The Political Implications of Dobbs

Despite Justice Alito writing in the majority opinion that nothing in Dobbs should be perceived to cast doubt on other precedents not pertaining to abortion, the concurrning opinion written by Associate Justice Clarence Thomas may suggest otherwise. In his opinion, Justice Thomas asserts that the Due Process Clause of the 14th Amendment does not secure any substantive rights, and thus it certainly does not secure the right to an abortion. Because of this, he says, the Court should reconsider all substantive due process precedents. He specifically mentions how cases like Griswold v. Connecticut, which secured the right for married people to obtain contraceptives; Lawrence v. Texas, which secured the right to engage in private, consensual sexual acts; and Obergefell v. Hodges, which secured the right for same-sex couples to marry, are “demonstrably erroneous,” and it is the Court’s duty to “correct the error” established in those precedents.

Justice Thomas’s opinion is inarguably concerning. If this Court does not believe that abortion passes the test of being “deeply rooted in our nation’s history,” then it is hard to imagine that they will find protections for contraceptives, same-sex marriage, or same-sex sexual relations “deeply rooted” in our nation’s history, either. As the liberal minority points out in their joint dissenting opinion, either the majority does not really believe in its own reasoning, or all rights dating back to the mid-19th century are insecure.
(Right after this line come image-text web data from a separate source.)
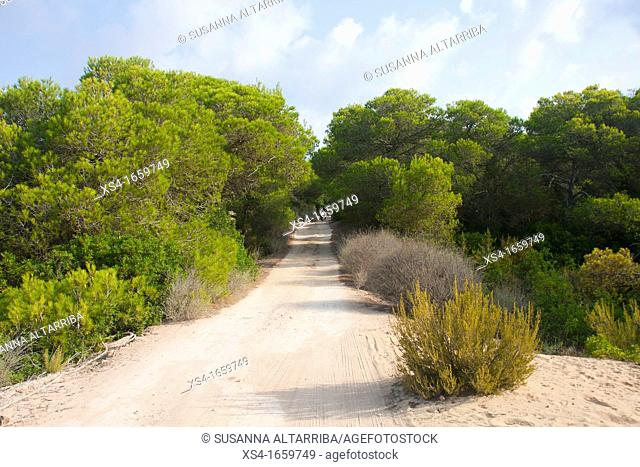 Sandy road to Formentera a scooter out among the pines  Balearic Islands, Spain, Europe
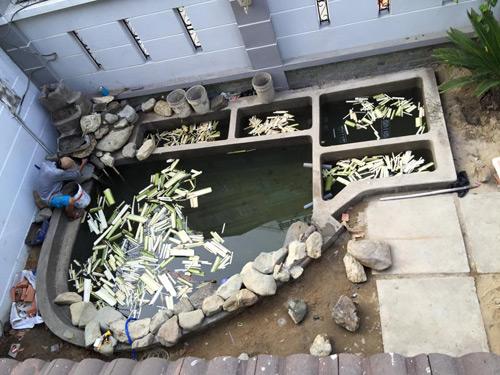 Cao thái sơn khoe hồ cá mới to như bể bơi - 10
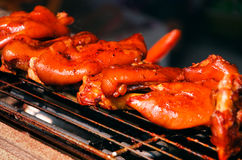 Roast pig's trotters Royalty Free Stock Image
If this ultra-conservative Court continues to follow the deep-rootedness test to determine whether a right is protected under the Due Process Clause, the only rights they’ll find protected in this country are those for white, landowning men.

This is what is incredibly worrying about the Court as an institution; there are no formal rules about whichever test they must use to determine if something is a protected right, they can simply arbitrarily decide on a standard that best supports their own personal political beliefs. 

And data has shown that the American public’s confidence in the Court as an institution is dwindling; according to a Gallup poll conducted this year, only 25% of adults in the U.S. say they have “a great deal” or “quite a lot” of confidence in the Court, which is down 11 percentage points from the year prior. This is a historic low in the 50-year history of the Gallup poll, with the highest confidence rating peaking in 1988 at 56%.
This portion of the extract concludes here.